Barrister Hassan Faruk Al Imran

Under various domestic law and international instruments the states are assuring individual's human rights. Now the question is: How could individual's human rights be protected, if it is breached by Transnational Corporations (TNC) or Multinational Corporations (MNC). Is there any remedy available for such violation?

At the beginning the question is- what is the role of TNC in the present world? TNC have production operations throughout the world. They are investing all over the world and contributing to economy especially in developing countries. The cheap and unorganised labour is one attraction for investing in a developing country as they can pay them barely survival wages. Many private economic institutions, such as large TNC / MNC, often wield significant power and affect numerous human begins both directly and indirectly in various sectors of public and private life. In fact, many TNC wield more effective power and wealth than many nation-states. For example, in 1992 General Motors' world wide sales ($132.4 billion, approximately one third of which was in foreign sales) exceeded the GDP of Indonesia ($126.4 billion), Norway ( $ 115.7 billion), Poland ($83. 8 billion), and Malaysia ($57.8 billion). Moreover, coupled with new technology that allows rapid movements of finance and capital, TNCs use their economic power to gain the most favourable conditions for their activities. If a state introduces environmental laws, TNCs have the capacity to seek new sites for production where regulation is less strength.

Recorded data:
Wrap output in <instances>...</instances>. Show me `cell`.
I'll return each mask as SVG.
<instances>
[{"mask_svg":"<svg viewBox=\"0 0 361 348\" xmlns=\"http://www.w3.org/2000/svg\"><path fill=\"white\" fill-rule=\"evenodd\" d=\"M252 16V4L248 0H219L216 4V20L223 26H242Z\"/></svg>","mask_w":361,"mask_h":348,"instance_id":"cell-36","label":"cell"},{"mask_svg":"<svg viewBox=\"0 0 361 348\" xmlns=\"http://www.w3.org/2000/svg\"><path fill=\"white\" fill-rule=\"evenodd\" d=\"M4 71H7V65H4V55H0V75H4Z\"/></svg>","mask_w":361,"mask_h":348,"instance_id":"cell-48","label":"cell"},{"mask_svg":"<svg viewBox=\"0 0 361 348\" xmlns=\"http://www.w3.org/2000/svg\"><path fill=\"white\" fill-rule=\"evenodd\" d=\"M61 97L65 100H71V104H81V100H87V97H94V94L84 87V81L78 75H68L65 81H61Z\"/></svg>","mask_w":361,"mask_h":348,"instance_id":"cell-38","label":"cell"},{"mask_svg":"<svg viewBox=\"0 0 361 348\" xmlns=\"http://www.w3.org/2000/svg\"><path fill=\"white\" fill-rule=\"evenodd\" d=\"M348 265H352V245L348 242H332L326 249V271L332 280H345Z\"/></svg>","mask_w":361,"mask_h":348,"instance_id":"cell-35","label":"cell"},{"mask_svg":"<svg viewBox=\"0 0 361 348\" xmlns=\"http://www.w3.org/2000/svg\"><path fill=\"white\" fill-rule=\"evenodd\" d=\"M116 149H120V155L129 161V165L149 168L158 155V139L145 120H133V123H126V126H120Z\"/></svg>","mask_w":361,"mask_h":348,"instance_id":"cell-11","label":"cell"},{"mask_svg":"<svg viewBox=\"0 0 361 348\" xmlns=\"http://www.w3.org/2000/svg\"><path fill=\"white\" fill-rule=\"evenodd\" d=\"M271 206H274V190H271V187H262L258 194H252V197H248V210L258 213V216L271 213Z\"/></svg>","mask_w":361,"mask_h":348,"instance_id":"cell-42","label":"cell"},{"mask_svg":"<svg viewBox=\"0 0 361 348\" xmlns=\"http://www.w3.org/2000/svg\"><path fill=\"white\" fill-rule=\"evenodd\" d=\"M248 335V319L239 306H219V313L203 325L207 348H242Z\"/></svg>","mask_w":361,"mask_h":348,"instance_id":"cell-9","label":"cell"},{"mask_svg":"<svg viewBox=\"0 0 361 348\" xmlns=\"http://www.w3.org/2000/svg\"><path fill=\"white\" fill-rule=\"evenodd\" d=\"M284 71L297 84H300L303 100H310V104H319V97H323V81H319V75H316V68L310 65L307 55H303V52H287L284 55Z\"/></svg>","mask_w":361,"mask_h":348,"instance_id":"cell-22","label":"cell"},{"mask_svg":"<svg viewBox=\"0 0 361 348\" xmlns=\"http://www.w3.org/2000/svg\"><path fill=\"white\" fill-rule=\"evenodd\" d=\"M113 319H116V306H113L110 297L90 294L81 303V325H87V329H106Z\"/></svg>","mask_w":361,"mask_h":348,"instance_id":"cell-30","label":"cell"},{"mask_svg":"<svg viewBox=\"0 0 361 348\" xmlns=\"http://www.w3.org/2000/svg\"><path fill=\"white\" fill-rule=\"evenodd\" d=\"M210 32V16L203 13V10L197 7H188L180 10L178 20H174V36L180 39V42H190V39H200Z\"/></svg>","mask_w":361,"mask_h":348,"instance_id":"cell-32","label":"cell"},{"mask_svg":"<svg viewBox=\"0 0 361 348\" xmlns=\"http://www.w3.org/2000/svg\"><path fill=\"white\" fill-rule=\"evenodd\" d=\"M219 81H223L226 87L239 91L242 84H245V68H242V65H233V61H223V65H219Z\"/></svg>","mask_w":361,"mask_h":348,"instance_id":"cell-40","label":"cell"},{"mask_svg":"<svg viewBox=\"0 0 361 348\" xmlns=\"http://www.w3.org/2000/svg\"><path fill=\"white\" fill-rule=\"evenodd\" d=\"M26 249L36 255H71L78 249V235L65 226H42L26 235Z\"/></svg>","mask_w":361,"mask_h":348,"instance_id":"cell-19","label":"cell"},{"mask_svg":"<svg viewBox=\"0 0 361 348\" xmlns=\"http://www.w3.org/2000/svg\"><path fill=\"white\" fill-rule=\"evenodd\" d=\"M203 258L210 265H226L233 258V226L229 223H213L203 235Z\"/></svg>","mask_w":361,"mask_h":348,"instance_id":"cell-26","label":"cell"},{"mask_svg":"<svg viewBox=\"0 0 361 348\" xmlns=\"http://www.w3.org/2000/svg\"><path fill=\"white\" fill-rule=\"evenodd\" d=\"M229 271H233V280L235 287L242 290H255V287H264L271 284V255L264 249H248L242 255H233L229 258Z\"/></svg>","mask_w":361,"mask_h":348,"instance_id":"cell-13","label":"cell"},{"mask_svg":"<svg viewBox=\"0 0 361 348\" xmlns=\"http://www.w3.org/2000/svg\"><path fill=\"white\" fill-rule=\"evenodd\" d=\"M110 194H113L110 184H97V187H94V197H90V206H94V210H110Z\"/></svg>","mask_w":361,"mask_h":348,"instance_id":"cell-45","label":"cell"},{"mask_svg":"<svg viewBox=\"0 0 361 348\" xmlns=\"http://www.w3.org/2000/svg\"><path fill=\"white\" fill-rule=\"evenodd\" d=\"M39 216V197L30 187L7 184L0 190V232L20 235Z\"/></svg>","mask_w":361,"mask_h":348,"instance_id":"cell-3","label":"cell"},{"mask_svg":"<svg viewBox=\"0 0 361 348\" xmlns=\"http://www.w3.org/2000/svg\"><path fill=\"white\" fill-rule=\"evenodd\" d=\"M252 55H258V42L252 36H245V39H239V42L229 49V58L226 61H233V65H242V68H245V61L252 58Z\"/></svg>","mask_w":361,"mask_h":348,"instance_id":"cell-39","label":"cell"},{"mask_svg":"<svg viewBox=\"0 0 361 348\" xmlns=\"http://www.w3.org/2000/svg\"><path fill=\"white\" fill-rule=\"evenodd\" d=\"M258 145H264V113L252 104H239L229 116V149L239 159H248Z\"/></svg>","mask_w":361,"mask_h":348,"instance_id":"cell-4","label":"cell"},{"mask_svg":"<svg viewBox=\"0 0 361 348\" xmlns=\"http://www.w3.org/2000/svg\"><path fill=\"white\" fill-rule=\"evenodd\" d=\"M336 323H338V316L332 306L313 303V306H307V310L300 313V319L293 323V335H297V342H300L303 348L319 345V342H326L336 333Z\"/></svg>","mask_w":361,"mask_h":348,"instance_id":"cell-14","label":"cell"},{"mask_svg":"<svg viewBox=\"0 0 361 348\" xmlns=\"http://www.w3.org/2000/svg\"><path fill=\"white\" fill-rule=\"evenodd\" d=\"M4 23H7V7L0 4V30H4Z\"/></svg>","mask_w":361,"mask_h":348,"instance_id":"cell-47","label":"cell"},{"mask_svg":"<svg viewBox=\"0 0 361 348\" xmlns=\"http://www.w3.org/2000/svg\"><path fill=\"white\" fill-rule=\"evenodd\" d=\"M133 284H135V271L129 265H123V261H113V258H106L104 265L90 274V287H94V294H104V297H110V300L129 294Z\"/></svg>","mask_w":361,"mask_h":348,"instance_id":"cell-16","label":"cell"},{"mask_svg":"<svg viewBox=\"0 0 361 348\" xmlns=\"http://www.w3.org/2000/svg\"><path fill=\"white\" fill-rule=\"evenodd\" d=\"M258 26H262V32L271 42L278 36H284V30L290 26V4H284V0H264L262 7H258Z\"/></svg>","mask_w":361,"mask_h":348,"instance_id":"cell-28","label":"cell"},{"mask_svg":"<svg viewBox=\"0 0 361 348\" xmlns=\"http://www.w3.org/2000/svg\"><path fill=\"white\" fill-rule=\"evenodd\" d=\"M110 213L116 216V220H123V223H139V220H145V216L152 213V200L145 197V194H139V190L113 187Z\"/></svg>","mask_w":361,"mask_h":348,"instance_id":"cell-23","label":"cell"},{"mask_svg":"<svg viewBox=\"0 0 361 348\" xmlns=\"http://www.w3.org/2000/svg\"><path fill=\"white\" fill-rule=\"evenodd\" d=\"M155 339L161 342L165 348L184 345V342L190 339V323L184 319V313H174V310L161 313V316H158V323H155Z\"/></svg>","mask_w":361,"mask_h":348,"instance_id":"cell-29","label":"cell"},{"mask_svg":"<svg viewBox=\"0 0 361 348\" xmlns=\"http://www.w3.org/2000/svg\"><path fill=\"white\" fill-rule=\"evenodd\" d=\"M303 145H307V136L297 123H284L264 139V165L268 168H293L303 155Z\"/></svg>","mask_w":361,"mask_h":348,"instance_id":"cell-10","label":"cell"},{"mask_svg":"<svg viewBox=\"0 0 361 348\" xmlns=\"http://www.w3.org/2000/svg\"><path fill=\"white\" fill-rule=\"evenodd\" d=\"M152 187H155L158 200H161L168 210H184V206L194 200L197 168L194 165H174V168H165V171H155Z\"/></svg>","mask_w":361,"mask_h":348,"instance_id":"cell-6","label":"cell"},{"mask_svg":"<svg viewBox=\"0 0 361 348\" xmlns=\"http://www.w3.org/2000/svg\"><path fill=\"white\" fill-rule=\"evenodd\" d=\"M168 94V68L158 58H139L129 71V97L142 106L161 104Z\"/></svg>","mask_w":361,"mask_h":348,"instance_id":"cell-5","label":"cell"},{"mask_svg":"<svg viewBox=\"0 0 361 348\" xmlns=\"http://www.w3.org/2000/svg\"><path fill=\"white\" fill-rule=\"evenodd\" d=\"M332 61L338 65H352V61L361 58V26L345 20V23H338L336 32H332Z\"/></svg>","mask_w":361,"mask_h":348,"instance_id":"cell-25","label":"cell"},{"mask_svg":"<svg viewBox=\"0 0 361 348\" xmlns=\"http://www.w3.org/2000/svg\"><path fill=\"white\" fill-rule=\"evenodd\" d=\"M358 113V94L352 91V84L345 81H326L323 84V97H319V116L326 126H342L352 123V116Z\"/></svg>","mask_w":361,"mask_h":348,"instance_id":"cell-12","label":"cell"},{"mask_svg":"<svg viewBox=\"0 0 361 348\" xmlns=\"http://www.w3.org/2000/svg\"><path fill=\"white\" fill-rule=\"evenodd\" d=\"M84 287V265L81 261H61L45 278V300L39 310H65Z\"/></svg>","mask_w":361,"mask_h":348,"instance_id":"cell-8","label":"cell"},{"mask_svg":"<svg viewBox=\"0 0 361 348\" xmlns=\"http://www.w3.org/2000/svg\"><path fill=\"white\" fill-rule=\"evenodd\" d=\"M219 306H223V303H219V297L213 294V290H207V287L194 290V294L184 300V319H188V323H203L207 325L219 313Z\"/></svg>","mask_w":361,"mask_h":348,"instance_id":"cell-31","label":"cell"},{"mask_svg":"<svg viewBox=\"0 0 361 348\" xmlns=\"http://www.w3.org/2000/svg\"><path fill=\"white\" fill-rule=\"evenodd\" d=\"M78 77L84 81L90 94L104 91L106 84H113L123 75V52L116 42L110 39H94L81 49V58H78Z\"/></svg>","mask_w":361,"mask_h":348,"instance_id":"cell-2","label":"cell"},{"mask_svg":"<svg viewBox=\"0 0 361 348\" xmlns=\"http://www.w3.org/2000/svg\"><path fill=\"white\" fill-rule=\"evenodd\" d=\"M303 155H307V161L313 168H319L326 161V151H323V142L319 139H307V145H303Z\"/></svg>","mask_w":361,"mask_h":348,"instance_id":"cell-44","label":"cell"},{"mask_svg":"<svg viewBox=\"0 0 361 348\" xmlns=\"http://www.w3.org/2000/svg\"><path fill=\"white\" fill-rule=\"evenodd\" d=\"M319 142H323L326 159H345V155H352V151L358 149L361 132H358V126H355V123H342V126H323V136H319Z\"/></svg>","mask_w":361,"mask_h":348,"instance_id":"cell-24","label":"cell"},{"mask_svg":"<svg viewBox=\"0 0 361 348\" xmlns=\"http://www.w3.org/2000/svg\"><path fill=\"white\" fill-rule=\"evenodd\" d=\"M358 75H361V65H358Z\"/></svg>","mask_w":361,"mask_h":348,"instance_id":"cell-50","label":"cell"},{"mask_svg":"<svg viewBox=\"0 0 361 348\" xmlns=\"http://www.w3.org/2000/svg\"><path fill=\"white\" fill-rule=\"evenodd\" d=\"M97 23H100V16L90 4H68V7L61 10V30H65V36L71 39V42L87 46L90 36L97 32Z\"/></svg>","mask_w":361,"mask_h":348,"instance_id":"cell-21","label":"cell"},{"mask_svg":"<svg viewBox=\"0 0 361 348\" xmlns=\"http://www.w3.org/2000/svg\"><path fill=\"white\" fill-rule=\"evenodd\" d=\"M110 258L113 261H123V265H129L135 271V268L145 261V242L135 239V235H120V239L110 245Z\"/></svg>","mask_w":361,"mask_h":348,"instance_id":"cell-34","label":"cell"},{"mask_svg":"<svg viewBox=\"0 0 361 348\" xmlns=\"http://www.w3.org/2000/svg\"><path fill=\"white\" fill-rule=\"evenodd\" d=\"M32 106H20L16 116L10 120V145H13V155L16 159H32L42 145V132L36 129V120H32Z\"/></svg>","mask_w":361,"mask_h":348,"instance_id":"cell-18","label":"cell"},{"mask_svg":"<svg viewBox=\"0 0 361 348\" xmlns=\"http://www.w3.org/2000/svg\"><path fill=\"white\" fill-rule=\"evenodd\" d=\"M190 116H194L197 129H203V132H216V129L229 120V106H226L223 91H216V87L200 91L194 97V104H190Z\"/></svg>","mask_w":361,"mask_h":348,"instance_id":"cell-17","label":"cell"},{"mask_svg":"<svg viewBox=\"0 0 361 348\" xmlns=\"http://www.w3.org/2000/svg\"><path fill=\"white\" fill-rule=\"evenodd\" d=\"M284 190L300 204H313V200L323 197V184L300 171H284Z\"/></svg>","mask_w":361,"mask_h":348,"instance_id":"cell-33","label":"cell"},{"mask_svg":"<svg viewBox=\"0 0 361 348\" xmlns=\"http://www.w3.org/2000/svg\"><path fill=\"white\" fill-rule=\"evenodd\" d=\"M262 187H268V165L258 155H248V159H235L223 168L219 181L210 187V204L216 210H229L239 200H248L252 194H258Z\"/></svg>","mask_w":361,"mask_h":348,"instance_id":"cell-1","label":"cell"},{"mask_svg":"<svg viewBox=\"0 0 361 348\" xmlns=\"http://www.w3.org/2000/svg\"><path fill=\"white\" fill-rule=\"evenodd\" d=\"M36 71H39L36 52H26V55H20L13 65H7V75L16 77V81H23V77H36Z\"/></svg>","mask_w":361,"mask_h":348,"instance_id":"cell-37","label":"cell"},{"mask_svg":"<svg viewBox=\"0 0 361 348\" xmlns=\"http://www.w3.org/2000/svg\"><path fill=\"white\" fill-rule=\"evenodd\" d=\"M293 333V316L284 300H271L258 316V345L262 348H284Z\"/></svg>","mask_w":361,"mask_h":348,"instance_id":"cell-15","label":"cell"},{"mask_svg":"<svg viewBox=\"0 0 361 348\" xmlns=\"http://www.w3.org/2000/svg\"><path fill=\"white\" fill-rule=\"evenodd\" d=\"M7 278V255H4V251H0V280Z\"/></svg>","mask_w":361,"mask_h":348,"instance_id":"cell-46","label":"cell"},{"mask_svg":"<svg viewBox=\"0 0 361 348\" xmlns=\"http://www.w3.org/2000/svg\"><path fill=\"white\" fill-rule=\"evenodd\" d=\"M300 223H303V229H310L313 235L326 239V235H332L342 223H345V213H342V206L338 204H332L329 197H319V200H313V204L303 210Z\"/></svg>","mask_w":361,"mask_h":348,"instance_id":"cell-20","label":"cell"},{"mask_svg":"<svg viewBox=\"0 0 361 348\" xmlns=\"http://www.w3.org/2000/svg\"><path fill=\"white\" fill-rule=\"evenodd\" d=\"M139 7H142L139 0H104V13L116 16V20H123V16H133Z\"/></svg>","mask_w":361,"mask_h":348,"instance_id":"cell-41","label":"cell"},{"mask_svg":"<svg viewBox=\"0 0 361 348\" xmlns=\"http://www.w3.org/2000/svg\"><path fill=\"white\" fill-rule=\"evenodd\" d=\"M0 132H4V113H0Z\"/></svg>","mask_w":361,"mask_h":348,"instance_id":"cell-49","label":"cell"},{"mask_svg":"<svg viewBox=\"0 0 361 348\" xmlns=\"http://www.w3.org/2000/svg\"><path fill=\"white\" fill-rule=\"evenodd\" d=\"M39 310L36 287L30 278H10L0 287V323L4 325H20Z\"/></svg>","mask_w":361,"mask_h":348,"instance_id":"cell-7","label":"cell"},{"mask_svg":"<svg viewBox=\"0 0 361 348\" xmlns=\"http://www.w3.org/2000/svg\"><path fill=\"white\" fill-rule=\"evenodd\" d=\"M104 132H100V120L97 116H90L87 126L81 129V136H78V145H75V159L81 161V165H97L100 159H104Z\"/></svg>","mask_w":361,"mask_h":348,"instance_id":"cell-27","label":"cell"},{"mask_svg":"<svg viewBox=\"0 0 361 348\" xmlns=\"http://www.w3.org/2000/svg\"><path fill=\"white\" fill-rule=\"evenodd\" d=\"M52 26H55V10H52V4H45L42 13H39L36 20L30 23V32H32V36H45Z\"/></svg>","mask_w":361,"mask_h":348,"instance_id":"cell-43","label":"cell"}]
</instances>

Task ▸ Reproduce the passage on corporations and human rights word for word, between "Under various domestic" and "for such violation?", inclusive.

Correct answer ▸
Under various domestic law and international instruments the states are assuring individual's human rights. Now the question is: How could individual's human rights be protected, if it is breached by Transnational Corporations (TNC) or Multinational Corporations (MNC). Is there any remedy available for such violation?